In other flood-prone countries, such as Japan and The Netherlands, more homeowners are required to purchase flood insurance. The Netherlands, a country almost entirely below sea level, requires people who might experience a historic flood in a 10,000 year span to buy insurance – essentially the entire country.

People who don’t have flood insurance in the U.S. generally receive assistance from the federal government if the president and their state’s governor declare a disaster area. That assistance is usually provided by FEMA, the Federal Emergency Management Agency. FEMA is also providing assistance to tornado victims in Alabama.

“Like on many disasters, we will do a lot of damage assessments and come up with a dollar figure before we declare disasters,” FEMA Chief Craig Fugate told the NewsHour. “In this case, based upon the severity and the magnitude of the individual and family suffering, President Obama declared these. And so we are now coming back after this to count up those damages, so we focus more on getting assistance for the survivors right now.”

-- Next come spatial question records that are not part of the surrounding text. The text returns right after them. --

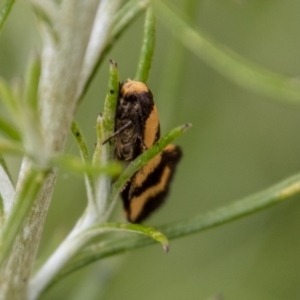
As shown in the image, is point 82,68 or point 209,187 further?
point 209,187

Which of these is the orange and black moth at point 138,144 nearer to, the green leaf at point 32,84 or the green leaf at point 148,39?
the green leaf at point 148,39

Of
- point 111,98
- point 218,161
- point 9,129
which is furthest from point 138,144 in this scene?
point 218,161

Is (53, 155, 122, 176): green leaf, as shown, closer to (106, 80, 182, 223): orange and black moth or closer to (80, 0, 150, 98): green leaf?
(80, 0, 150, 98): green leaf

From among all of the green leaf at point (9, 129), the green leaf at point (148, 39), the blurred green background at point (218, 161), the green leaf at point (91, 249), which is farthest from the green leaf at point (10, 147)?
the blurred green background at point (218, 161)

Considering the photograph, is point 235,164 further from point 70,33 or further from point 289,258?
point 70,33

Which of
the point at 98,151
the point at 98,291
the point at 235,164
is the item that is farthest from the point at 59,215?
the point at 98,151
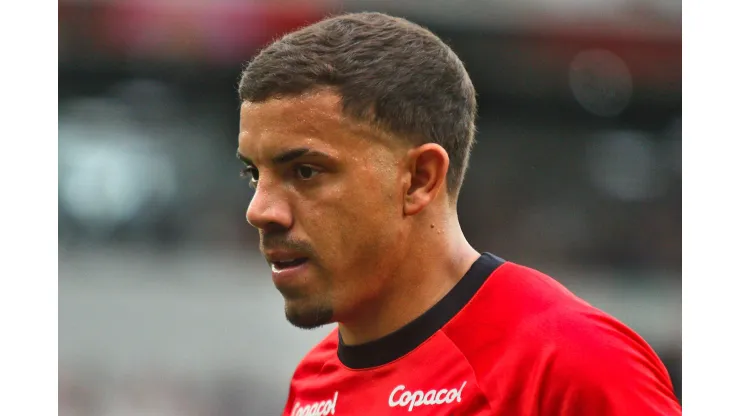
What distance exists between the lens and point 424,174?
8.57 feet

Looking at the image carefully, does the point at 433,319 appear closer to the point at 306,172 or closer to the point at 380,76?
the point at 306,172

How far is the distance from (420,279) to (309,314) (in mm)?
331

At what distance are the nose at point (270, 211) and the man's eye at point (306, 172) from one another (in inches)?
3.0

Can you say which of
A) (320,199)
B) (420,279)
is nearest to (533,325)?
(420,279)

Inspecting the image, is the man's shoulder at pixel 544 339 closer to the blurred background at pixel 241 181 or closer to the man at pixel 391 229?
the man at pixel 391 229

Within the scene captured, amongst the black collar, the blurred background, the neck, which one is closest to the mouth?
the neck

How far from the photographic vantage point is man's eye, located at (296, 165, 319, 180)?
2518 millimetres

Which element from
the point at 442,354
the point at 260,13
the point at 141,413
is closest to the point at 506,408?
the point at 442,354

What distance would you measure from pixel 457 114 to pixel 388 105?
26 cm

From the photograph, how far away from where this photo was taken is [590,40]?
30.3ft

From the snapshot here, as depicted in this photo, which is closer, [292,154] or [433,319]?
[292,154]

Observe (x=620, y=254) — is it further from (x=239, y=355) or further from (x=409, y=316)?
(x=409, y=316)

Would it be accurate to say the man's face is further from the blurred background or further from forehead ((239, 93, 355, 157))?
the blurred background

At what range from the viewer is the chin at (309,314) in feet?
8.45
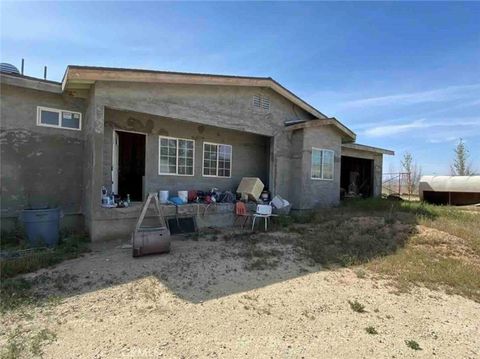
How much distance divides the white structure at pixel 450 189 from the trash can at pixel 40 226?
20.1 meters

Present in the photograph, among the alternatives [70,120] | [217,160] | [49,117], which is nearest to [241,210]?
[217,160]

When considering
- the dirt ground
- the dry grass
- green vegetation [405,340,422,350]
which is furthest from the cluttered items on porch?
green vegetation [405,340,422,350]

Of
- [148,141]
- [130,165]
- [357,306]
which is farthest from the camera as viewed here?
[130,165]

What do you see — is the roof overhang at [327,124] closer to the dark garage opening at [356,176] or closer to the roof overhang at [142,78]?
the roof overhang at [142,78]

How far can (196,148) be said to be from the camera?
33.3 feet

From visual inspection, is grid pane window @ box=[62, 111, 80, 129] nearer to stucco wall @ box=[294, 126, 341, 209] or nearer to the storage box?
the storage box

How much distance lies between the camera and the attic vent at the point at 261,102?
404 inches

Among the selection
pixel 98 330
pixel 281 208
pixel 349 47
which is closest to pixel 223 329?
pixel 98 330

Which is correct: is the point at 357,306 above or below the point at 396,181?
below

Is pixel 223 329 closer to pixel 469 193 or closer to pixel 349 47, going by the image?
pixel 349 47

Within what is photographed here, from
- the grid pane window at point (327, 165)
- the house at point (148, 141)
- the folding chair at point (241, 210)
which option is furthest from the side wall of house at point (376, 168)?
the folding chair at point (241, 210)

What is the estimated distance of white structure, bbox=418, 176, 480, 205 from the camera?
1733 cm

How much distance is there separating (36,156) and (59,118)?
112cm

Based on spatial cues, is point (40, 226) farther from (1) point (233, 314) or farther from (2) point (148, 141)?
(1) point (233, 314)
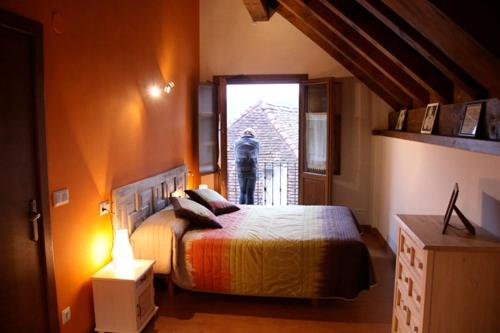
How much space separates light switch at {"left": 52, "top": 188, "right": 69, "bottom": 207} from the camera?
94.0 inches

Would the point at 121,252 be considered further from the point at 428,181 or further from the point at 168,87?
the point at 428,181

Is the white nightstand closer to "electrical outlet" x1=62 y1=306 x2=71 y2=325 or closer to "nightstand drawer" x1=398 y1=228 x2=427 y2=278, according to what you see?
"electrical outlet" x1=62 y1=306 x2=71 y2=325

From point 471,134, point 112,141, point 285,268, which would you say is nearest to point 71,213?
point 112,141

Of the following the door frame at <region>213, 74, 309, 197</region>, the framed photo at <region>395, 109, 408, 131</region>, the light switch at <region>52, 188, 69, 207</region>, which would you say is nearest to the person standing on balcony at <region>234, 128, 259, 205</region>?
the door frame at <region>213, 74, 309, 197</region>

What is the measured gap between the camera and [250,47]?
222 inches

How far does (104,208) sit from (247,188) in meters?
3.43

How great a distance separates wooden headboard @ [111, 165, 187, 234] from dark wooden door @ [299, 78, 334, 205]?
2.02 metres

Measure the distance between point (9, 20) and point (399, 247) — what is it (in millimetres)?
2609

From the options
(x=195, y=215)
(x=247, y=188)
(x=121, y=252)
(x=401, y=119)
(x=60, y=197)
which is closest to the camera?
(x=60, y=197)

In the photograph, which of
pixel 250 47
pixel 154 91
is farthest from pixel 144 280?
pixel 250 47

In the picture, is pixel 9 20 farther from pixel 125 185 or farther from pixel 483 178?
pixel 483 178

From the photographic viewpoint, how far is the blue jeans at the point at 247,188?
6160 millimetres

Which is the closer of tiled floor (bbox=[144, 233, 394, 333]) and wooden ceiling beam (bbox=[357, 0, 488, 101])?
wooden ceiling beam (bbox=[357, 0, 488, 101])

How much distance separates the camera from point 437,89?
2.94 metres
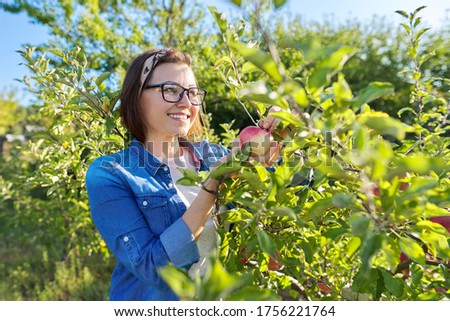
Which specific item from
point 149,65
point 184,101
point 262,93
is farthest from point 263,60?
point 149,65

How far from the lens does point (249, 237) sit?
2.93 feet

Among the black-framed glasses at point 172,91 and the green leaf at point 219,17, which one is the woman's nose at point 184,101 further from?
the green leaf at point 219,17

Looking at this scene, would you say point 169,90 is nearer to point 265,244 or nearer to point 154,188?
point 154,188

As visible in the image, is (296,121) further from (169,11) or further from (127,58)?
(169,11)

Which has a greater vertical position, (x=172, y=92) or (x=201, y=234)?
(x=172, y=92)

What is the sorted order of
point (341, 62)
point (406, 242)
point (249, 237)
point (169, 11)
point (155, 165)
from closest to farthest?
point (341, 62) → point (406, 242) → point (249, 237) → point (155, 165) → point (169, 11)

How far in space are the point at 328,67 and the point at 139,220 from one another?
597 millimetres

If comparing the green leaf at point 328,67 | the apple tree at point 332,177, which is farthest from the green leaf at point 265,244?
the green leaf at point 328,67

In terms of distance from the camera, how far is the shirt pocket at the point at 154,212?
104cm

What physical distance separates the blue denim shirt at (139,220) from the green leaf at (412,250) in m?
0.43

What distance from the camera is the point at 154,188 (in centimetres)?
108

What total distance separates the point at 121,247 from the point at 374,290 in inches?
24.2

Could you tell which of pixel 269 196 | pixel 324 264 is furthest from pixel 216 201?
pixel 324 264

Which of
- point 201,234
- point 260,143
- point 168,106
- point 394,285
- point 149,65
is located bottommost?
point 394,285
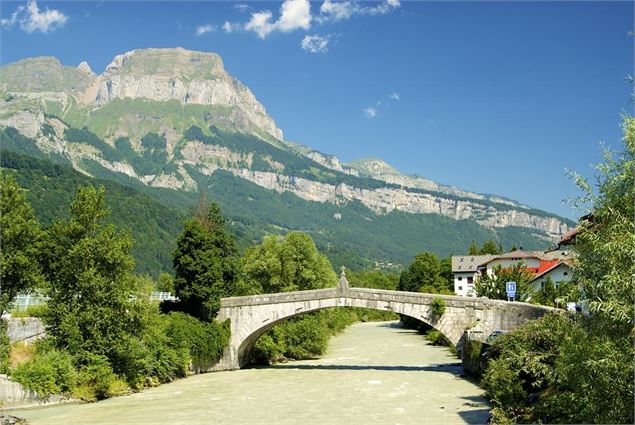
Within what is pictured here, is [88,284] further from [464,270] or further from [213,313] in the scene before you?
[464,270]

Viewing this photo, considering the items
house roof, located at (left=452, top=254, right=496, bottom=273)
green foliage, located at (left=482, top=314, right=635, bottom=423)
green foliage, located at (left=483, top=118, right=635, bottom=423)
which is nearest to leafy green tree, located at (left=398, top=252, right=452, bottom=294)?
house roof, located at (left=452, top=254, right=496, bottom=273)

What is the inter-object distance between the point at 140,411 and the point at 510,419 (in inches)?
655

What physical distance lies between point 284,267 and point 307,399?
26133 millimetres

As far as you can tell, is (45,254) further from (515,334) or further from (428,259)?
(428,259)

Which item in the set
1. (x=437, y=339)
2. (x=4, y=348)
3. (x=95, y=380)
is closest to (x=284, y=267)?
(x=437, y=339)

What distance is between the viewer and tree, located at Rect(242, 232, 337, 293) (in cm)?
6069

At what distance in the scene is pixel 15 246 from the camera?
114ft

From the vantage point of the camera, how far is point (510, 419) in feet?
86.1

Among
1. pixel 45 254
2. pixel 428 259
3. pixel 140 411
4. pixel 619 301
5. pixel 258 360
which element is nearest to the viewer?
pixel 619 301

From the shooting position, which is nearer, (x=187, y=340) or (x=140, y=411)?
(x=140, y=411)

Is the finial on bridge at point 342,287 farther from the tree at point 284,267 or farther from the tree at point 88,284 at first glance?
the tree at point 88,284

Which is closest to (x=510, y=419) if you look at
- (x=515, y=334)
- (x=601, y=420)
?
(x=515, y=334)

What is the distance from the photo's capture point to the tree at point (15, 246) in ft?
111

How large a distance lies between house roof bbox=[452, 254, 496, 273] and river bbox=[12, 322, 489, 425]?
64.3 meters
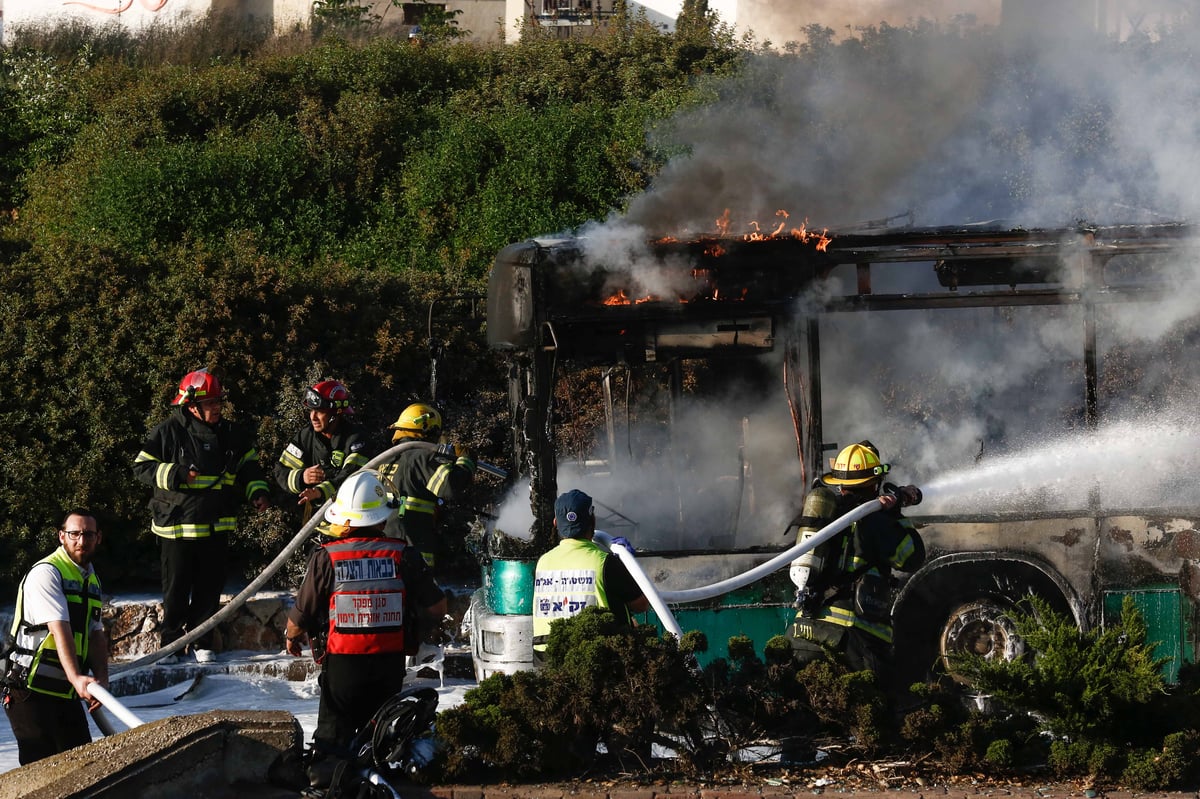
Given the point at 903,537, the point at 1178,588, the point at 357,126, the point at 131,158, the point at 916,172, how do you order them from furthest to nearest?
the point at 357,126, the point at 131,158, the point at 916,172, the point at 1178,588, the point at 903,537

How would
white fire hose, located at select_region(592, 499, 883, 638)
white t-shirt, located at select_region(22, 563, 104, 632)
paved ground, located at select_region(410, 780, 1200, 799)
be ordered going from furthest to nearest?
white fire hose, located at select_region(592, 499, 883, 638) → white t-shirt, located at select_region(22, 563, 104, 632) → paved ground, located at select_region(410, 780, 1200, 799)

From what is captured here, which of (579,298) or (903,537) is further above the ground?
(579,298)

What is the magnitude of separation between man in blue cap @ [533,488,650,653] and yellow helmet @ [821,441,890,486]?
1.47 m

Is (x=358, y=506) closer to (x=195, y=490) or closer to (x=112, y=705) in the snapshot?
(x=112, y=705)

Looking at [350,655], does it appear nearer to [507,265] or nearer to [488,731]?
[488,731]

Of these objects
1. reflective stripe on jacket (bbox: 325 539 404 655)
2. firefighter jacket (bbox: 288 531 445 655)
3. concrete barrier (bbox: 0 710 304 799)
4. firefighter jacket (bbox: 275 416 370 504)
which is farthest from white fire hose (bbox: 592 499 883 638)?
firefighter jacket (bbox: 275 416 370 504)

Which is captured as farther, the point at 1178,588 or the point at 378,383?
the point at 378,383

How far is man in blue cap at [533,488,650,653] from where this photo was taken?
6504mm

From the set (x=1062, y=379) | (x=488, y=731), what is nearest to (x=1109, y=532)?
(x=1062, y=379)

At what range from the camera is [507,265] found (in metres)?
8.48

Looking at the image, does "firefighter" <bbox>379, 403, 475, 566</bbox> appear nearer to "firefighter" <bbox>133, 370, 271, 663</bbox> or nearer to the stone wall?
"firefighter" <bbox>133, 370, 271, 663</bbox>

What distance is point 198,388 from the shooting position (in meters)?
9.08

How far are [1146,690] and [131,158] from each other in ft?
41.8

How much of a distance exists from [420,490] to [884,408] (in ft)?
9.73
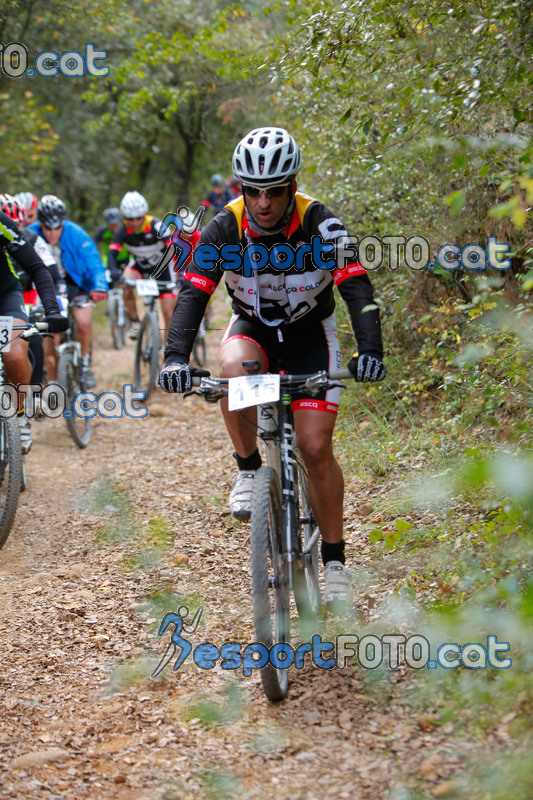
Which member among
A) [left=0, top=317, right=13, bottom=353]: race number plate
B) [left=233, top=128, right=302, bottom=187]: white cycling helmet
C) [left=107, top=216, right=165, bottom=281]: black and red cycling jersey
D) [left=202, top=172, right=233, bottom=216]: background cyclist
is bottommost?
[left=0, top=317, right=13, bottom=353]: race number plate

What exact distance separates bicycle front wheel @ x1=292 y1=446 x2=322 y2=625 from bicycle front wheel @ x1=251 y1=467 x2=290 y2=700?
259 mm

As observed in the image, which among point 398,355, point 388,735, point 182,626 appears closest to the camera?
point 388,735

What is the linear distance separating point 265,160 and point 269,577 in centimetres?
183

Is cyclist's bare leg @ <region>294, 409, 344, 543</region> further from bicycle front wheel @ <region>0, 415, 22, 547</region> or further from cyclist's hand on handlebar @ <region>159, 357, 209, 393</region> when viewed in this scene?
bicycle front wheel @ <region>0, 415, 22, 547</region>

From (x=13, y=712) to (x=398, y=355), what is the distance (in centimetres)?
433

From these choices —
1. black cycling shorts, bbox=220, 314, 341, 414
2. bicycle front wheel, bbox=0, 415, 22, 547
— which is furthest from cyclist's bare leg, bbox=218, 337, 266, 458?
bicycle front wheel, bbox=0, 415, 22, 547

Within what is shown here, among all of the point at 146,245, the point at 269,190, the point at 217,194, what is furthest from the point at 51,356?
the point at 217,194

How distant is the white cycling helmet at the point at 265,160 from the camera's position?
3.75 meters

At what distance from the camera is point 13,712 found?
372 cm

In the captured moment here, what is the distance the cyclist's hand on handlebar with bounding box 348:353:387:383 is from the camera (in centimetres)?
347

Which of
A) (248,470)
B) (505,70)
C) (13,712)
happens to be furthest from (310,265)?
(13,712)

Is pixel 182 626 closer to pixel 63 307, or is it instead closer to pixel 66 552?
pixel 66 552

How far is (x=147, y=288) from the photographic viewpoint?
984 centimetres

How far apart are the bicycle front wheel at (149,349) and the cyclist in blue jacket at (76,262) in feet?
3.24
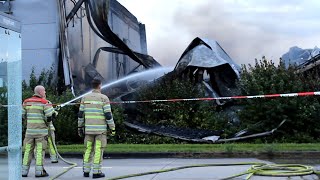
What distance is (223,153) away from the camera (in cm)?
1251

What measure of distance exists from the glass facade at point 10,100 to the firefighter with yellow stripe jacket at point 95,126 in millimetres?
3970

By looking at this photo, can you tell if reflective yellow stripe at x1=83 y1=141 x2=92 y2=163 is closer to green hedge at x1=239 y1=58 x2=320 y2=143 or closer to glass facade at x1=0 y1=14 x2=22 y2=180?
glass facade at x1=0 y1=14 x2=22 y2=180

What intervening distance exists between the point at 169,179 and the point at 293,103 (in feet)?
27.8

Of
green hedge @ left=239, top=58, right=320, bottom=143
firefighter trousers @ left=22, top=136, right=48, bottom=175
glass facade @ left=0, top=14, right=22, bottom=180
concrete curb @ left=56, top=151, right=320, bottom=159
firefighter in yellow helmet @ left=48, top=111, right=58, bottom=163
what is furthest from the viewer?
green hedge @ left=239, top=58, right=320, bottom=143

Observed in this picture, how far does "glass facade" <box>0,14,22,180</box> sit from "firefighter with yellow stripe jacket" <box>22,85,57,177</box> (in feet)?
14.2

Breaching a levee brings some flood relief

 

People whose farm was flooded by an intentional levee breach in Missouri look out over their land.

The Army Corps of Engineers, a federal organization responsible for much of the country’s infrastructure, has built barriers, or levees, all along the Mississippi River to control the river’s flow and keep water away from nearby towns.

The massive Mississippi floods put millions of residents in danger, so the Corps faced a choice: either allow the river to inundate the town of Cairo, Illinois, or dynamite one of the nearby levees called Bird’s Point to flood farmland in Missouri instead. They decided to breach the levee and flood the farmland, including about 90 homes. The move brought the river level near Cairo down from 62 feet to 60 feet and also relieved some of the flooding downstream.

The Corps of Engineers may have to breach more levees in the coming days to keep the Mississippi from flooding more towns. Residents in areas flooded by levee breaches generally have about a week to pack up their homes and farms and prepare for the water.

“It’s sacrificing a few to save a lot,” Larry Larson of the Association of State Floodplain Managers told the NewsHour.